• _PROBLEM TO SOLVE_
In the forum thread below about new chicks placed under a hen, reproduce word for word the passage starting with "So my semi covert" and going on through "all snuggled in.".

• _SELECTED EXCERPT_

"""

# Babie's!!!!!!



## aussiechicks (Sep 25, 2012)

6 new polish babies to stick under my hen.


----------



## Energyvet (Jul 25, 2012)

Sweet little puffy heads! Lol


----------



## 7chicks (Jun 29, 2012)

Too darned cute!!!! Have fun!


----------



## luckyridgefarm (Oct 3, 2012)

They are so adorable!!


----------



## aussiechicks (Sep 25, 2012)

So my semi covert operation of replacing 6 infertile eggs with 6 chicks was a huge success. Creeping down in the dark trying to make no sound must say it was very exciting. This morning she has them all snuggled in.


----------



## kiwicsi (Sep 24, 2012)

That is just adorable!!!


----------



## Roslyn (Jun 21, 2012)

Congrats!! That doesn't always work, but they are just so darned cute!! Those fuzzy heads!!


----------



## Energyvet (Jul 25, 2012)

How funny are you. The chick fairy!


----------



## aussiechicks (Sep 25, 2012)

Roslyn said:


> Congrats!! That doesn't always work, but they are just so darned cute!! Those fuzzy heads!!


I know Roslyn last night was a very sleep less night up checking her. But I knew she had this because she is a wonderful mum.


----------



## aussiechicks (Sep 25, 2012)

Energyvet said:


> How funny are you. The chick fairy!


Hahaha my 9 yr old said the same thing, take an egg give a chick.


----------



## tigereyesblue76 (Sep 19, 2012)

So adorable.....


----------



## 7chicks (Jun 29, 2012)

What a sweet mama you have! Course who could ever turn away such cute kids.  Keep those pictures coming. We're loving it!!!


----------



## cogburn (Jul 16, 2012)

LUCY !!! You hab sum splainin to do...


----------

"""

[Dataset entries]
"""

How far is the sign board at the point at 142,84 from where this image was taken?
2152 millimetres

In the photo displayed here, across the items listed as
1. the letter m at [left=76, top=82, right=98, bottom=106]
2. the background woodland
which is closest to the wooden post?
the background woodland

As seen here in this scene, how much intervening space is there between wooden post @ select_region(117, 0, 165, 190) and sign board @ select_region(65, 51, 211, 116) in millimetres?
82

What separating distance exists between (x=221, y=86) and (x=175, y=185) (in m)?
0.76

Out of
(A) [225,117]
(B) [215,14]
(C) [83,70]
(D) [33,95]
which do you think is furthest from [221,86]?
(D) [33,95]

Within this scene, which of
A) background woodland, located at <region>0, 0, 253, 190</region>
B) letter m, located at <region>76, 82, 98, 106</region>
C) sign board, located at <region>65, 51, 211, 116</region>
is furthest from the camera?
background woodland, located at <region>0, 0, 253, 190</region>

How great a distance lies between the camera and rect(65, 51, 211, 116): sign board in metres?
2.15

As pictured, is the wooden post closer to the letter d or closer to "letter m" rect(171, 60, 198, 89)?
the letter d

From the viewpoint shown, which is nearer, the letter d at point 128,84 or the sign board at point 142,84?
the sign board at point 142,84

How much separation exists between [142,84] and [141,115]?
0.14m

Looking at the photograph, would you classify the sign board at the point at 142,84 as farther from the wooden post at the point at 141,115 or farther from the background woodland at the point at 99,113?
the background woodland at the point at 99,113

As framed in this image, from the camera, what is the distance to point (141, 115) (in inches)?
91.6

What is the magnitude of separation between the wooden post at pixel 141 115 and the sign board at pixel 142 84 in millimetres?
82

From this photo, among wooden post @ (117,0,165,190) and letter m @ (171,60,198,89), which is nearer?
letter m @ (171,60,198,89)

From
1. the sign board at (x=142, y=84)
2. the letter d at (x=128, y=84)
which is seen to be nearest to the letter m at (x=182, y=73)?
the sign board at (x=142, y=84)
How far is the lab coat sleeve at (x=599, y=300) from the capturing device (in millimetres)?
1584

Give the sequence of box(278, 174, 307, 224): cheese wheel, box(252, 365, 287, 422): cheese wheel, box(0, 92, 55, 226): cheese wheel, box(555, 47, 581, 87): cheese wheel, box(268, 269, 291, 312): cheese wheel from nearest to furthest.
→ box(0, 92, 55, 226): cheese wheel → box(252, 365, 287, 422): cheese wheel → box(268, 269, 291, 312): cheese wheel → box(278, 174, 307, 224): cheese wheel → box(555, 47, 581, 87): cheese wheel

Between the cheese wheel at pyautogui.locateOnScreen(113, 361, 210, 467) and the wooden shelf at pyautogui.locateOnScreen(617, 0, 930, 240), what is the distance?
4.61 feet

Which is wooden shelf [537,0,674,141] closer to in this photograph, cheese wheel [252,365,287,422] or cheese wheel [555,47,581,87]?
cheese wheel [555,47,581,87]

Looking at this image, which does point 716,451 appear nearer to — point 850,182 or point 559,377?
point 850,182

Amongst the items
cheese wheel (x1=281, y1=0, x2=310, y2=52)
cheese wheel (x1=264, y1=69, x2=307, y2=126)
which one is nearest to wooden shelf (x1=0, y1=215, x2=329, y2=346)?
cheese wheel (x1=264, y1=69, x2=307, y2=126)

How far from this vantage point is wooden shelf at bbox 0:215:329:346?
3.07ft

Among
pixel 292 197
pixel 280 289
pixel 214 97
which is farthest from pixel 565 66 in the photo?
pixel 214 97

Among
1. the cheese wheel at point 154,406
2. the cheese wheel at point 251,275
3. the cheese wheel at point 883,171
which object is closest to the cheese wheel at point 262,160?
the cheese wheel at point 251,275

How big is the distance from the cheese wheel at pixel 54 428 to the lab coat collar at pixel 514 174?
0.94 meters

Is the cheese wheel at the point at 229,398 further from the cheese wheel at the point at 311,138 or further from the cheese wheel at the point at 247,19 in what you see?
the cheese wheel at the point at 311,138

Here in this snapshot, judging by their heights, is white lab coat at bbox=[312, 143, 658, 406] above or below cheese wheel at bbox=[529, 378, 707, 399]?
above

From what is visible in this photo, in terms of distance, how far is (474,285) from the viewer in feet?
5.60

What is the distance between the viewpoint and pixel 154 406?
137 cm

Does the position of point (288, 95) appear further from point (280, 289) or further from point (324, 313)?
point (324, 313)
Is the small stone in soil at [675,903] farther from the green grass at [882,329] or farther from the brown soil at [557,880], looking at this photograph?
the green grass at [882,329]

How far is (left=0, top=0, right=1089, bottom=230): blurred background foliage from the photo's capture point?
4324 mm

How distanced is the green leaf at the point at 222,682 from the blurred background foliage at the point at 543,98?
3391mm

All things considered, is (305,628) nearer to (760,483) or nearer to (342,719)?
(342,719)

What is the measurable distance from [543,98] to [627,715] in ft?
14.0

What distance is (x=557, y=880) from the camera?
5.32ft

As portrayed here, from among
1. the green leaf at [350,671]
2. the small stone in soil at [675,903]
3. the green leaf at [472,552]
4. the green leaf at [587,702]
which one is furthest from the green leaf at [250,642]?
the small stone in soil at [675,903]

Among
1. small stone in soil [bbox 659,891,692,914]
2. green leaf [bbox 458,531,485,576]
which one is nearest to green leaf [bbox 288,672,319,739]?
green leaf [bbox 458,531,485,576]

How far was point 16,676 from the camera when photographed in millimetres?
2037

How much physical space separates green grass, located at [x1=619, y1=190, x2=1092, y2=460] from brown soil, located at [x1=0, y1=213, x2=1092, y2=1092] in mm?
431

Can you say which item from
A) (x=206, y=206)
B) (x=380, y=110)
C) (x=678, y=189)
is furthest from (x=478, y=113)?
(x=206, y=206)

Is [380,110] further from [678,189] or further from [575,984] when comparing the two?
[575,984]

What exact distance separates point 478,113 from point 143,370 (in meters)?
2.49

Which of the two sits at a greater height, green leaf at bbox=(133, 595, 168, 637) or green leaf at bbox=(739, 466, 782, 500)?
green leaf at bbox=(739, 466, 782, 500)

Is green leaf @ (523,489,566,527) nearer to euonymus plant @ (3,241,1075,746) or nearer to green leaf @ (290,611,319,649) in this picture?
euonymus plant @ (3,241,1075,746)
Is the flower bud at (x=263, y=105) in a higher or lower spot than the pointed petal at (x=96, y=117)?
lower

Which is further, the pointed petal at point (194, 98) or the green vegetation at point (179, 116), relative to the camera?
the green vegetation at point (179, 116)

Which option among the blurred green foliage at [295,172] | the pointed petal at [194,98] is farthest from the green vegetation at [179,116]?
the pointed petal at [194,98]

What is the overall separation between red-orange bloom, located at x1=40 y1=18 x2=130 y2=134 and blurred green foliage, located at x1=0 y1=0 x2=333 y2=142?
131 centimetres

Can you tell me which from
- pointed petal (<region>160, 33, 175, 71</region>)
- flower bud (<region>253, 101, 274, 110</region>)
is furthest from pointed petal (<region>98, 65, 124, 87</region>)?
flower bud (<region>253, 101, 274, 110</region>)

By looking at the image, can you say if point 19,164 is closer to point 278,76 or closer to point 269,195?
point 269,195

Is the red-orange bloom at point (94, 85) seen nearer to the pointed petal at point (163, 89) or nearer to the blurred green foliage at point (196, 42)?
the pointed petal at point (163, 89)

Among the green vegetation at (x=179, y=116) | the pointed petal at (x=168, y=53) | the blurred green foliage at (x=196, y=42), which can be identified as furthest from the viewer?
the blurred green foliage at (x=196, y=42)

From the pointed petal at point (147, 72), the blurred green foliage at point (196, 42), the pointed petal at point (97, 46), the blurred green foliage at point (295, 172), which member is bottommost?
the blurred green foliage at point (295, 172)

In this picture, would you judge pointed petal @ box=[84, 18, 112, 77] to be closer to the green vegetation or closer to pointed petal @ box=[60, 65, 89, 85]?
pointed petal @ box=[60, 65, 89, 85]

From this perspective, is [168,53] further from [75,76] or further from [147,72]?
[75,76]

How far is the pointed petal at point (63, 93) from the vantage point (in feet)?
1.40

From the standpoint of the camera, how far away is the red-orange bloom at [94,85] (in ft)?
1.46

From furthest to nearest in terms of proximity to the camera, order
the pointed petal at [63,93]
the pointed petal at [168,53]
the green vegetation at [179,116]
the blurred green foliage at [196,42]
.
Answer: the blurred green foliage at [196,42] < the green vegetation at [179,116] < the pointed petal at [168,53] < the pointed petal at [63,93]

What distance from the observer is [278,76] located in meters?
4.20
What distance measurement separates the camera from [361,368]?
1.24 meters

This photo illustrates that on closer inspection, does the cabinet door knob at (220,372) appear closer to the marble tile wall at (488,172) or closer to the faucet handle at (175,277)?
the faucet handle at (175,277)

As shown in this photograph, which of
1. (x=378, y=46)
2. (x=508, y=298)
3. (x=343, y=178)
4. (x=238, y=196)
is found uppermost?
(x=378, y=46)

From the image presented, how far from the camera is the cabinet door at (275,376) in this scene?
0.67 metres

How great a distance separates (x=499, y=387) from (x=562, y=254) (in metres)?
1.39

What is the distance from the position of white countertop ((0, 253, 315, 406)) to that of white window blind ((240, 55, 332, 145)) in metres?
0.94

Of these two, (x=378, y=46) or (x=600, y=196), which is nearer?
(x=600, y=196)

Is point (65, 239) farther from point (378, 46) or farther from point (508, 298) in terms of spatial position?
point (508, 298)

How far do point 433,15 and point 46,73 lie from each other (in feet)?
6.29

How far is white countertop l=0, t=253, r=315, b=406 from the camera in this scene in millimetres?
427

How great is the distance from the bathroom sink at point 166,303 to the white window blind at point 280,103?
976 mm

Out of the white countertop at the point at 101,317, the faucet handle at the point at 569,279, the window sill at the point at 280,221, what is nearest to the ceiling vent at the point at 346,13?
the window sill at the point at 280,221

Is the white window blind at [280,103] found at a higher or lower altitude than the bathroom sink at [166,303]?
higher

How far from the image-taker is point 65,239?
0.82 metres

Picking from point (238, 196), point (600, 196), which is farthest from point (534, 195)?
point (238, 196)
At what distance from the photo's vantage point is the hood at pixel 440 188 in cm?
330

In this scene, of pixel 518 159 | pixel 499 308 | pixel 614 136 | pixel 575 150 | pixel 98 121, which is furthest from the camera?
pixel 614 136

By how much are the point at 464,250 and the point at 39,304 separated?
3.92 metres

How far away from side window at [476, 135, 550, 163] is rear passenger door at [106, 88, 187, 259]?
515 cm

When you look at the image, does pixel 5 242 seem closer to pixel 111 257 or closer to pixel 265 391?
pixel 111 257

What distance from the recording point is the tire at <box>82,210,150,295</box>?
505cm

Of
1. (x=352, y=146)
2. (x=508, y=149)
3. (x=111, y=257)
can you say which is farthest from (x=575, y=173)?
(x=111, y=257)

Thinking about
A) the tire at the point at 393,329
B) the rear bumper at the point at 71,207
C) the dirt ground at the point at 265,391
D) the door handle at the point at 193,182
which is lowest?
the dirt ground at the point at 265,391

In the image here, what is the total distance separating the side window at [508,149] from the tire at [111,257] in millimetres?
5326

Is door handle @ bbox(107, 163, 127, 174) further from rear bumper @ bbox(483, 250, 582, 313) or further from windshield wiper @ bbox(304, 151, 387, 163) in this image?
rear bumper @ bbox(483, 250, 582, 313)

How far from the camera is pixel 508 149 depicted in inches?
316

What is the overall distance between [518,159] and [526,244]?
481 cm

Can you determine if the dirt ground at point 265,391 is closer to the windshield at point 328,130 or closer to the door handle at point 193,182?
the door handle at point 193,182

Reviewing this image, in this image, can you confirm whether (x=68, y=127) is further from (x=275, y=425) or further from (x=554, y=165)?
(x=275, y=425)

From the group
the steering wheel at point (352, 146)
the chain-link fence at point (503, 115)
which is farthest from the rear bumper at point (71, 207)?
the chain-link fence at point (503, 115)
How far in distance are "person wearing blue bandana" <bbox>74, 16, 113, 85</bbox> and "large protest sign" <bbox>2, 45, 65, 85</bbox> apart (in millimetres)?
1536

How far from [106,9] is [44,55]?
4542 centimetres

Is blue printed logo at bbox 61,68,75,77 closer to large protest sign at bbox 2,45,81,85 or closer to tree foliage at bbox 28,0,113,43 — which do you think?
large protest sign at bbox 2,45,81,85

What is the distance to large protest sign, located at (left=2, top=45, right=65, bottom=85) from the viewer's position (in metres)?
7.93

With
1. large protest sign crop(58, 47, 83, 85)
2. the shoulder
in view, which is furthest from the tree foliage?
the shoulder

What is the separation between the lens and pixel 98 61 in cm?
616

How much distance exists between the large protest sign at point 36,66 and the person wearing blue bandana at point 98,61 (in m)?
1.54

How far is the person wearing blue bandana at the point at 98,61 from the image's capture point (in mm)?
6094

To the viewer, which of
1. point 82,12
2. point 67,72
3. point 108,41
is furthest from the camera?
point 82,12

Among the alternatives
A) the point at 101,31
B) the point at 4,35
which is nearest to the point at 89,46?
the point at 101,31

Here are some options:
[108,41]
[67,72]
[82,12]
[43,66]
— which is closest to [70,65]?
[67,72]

"""

• _TASK RESULT_
So my semi covert operation of replacing 6 infertile eggs with 6 chicks was a huge success. Creeping down in the dark trying to make no sound must say it was very exciting. This morning she has them all snuggled in.